(American, b. 1963)
As a child growing up in Southern California in the early 1970s, Lorra Lee Rose devoted countless hours to making things-costumes, beaded work, macramé. Though perhaps influenced by her time and place in her initial selection of materials and forms, from an early age she applied herself to her projects with a passion and focus that brought her creations far beyond the typical. By her early twenties she was making eye-catching beaded earrings that people were buying enthusiastically, and she determined that she would make her livelihood as an artist.
It was a chance encounter that brought Lorra Lee toward her life's work with feathers: in 1986, in her early twenties, she went into a San Francisco bead shop to stock up on seed beads. Next door was a costume shop, which she couldn't resist exploring. Within she was delighted to find some imported masks, and even more delighted to find that the store was selling mask blanks and dyed feathers. Inspired, she purchased a few of each.

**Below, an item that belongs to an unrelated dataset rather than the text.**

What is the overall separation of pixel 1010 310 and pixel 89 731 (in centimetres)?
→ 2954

Meanwhile, preparing for an art show to sell her beaded earrings, she was asked to do a photo session for the local paper. Putting the cart before the horse, she informed the promoters that she was also making masks-though she had yet to actually make any. The promoters were excited about this prospect, so with only a few days to prepare for the article, she came up with the design in her dreams. Photos of the first three masks she ever made, using dyed feathers, were published in two local newspapers.

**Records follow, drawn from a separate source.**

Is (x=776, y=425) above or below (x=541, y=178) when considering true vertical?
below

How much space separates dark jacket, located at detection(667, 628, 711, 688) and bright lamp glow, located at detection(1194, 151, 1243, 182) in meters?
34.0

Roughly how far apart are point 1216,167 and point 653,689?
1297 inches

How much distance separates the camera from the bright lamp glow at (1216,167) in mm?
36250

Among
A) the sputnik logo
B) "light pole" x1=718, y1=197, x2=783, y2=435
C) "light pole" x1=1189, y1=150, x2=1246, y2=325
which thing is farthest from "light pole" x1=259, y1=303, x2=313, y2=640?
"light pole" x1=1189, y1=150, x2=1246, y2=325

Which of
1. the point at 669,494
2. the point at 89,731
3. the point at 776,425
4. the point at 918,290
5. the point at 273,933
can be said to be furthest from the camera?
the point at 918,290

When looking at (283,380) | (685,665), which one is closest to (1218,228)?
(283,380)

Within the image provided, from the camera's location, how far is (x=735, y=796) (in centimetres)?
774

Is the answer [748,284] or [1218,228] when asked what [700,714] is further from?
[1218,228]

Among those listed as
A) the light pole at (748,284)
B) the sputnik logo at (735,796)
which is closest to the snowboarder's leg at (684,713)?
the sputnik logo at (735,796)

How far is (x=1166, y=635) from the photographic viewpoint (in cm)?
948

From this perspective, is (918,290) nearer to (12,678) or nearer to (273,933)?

With that initial success, she began collecting feathers and improving her techniques, selling her work at art shows and galleries; in fact her first sale of masks-adorned with natural feathers-was to that original costume shop in San Francisco. As she learned more about the range, vibrancy, and subtlety of natural feathers, she quickly dropped using dyed feathers altogether. Using only top-quality, legally sourced feathers of varieties that most people don't see every day, she has since developed a major collection of her chosen material.
Over the years, Lorra Lee has developed her striking and vivid designs in an intuitive process of direct observation and precise application-through working with the feathers, always intrigued by their patterns, shapes, and colors, allowing their natural beauty to inform her design choices in intense sessions of spontaneous creativity. She works deliberately and consciously, still motivated by the same joy of self-expression that she encountered somewhat naively in her youth, tempered by the thousands of hours of disciplined experience that are necessary for artistic mastery.
In order to provide a stable supply of her medium-collecting feathers for a single large mask or human figure can take as much as ten years-Lorra Lee has cultivated a network of pet owners and aviaries who gather the molted, natural-color feathers for her purchase. Birds shed a small handful of feathers per season, seriously restricting the supply and thus requiring years of patience and preparation. Before they can be used, the feathers must be cleaned, separated, cleaned again, and stored while waiting to gather a significant enough selection to use for a piece. This elaborate and time-consuming process gives Lorra Lee a rare intimacy with her materials, contributing to the immediacy and vigor of her work.
Her sense of respect for the birds that provide her their molted feathers leads Lorra Lee to honor them in turn, by using their precious gift to create beautiful work that is worthy of their natural beauty.
The recipient of numerous awards, private commissions, showings at art festivals, and exhibits in museums, Lorra Lee has maintained a flourishing career as a prolific artist.
For full resume, view PDF below
Exhibitions
2014-2016 Coda Gallery, Palm Desert, CA
2012-2013 Adagio Gallery, Palm Desert, CA
2010 Solo show - Bone Room, Berkeley, CA
1999 Landmark Gallery, Cairns, Australia
1999 Hale Mana, Koloa, Kauai, HI
Commissions
2006 The Four Elements,The Hennessy Collection
1997 Chateau Ste. Michelle Winery, Woodinville, WA
1993-1995 "Way of the Doll" Berkeley and San Francisco, CA
1990 Fabrile Gallery, "Hunt of the Rising Sun" Chicago, IL
1989 Museum of the Ulfert Buchholz International Cocche Collections, Bavaria, Germany
Awards
2014 La Quinta Art Festival, Best in Category, La Quinta, CA
2011 La Quinta Art Festival, Honorable Mention, La Quinta, CA
2006-2007 Indian Wells Art Festival, First Place, Indian Wells, CA
2000 La Quinta Art Festival, Award of Excellence, cash award, La Quinta, CA
1998 Lewis-Clark Center for the Arts, People's Choice Award, Lewiston, ID
Publications
2013 Ledger Dispatch
2012 Sierra Lonestar
1997 Ledger Dispatch, "Artists Finds Niche with Feathered Masks."
1995 Way of the Doll, Cassandra Light, Chronicle Books
1989 The Herald, "Artist Feather Masks Are a Hit" M. Campbell
Feathers are magical to me. The joy of self-expression in working with them is like nothing else I've encountered, and to be able to share that joy with an audience, to see people responding to my work, is a soul-opening experience, one that continues to propel my artistic path in a lifelong dedication to my art.